Best Practices for ESG Due Diligence
Taken together, this collection of regulations, standards, guidelines and principles offers a clearer path forward on ESG due diligence. While there is no one-size-fits-all approach, we see the private equity industry coalescing around a basic set of five best practices.
- Develop an ESG policy: Any PE firm that wants to take ESG seriously should have a formal policy that can be shared with investors, consultants and industry bodies. A policy also helps to create a consistent and repeatable process for ESG due diligence, which is why incorporating “ESG issues into ownership policies and practices” is one of the requirements for becoming a PRI signatory.
- Focus on the material ESG issues: ESG should not be a box-ticking exercise. Focus on which ESG factors are material to the particular business or acquisition target. The SASB materiality map offers a helpful guide and starting point for considering which ESG issues are most material to different industries.
- Emphasize climate risk disclosures: If there is one ESG factor that investors—and many regulators—will begin asking every company to report on regardless of the industry, it is their climate risk. The TCFD offers a good model for climate risk disclosures, including how to account for Scope 1, 2 and 3 emissions.
- Track what you can measure: As part of the due diligence phase, it is important to identify ESG-related Key Performance Indicators (KPIs) that are measurable as a potential future input for investment monitoring and engagement. By identifying a company’s baseline ESG efforts prior to acquisition, a GP can better track opportunities and challenges over time.
- Manage against time constraints: Due diligence can be a lengthy process, especially with the added complexity of ESG considerations. While some PE firms may be tempted to take shortcuts on their ESG due diligence in order to get a deal done quickly, especially in a competitive deal environment, we recommend allowing enough time to conduct high-quality due diligence.
The effectiveness of these best practices will vary depending on at what stage of the due diligence process PE firms look at ESG factors. We have seen two distinct approaches among the PE firms with which we’ve spoken. Among the firms that we would consider mature in their ESG integration, ESG is incorporated into each stage of the due diligence process (often with a focus on governance) and is used as a “go-no-go” for further diligence on any potential deals. However, others focus on strictly financial considerations first and then incorporate ESG considerations as a final part of due diligence prior to finalizing the deal, and sometimes even post-acquisition. In our view, the earlier ESG considerations are incorporated into the due diligence process, the better the ultimate investment outcome.
It may be several more years before the PE industry has consistent standards around ESG reporting and investing. But firms shouldn’t use the lack of regulation as an excuse to continue conducting due diligence without considering ESG as part of the process. Many large institutional allocators, especially those in Europe, expect GPs to have a sophisticated approach already in place.

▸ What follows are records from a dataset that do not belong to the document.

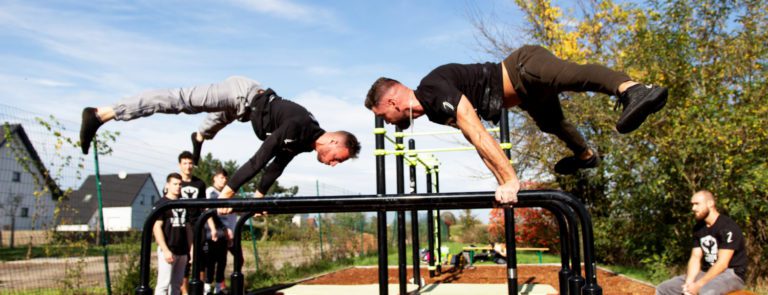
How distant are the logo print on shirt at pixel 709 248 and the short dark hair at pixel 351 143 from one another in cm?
290

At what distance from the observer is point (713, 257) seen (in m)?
4.49

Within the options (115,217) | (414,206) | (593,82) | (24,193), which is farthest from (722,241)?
(24,193)

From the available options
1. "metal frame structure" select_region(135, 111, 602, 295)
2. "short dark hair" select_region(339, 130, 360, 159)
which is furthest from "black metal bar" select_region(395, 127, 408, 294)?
"metal frame structure" select_region(135, 111, 602, 295)

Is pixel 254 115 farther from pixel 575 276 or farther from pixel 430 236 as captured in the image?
pixel 430 236

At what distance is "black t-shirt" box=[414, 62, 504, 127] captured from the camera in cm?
264

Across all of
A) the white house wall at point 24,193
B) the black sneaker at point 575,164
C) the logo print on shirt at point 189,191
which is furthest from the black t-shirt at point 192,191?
the black sneaker at point 575,164

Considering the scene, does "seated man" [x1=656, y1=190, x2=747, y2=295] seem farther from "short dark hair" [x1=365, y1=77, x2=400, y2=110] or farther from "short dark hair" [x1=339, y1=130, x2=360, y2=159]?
"short dark hair" [x1=365, y1=77, x2=400, y2=110]

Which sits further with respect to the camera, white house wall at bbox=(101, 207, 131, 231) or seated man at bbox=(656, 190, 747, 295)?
white house wall at bbox=(101, 207, 131, 231)

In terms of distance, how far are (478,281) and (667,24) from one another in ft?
13.2

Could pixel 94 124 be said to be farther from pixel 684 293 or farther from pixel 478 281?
pixel 478 281

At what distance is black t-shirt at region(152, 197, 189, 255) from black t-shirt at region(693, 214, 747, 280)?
4.26m

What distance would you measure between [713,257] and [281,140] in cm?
348

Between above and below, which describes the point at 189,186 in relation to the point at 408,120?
below

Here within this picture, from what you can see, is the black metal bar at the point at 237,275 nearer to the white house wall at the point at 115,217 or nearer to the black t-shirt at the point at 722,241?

As a way to understand the function and sophistication of a GP’s approach to ESG, many investors are proactively asking potential managers for specifics on the deals that were consummated or passed on because of the management and existence of ESG risks.
Private equity managers face an increasingly high bar on ESG to earn (and keep) an allocation. The firms that take proactive steps now to optimize their due diligence processes in accordance with best practices will have an important edge on the competition.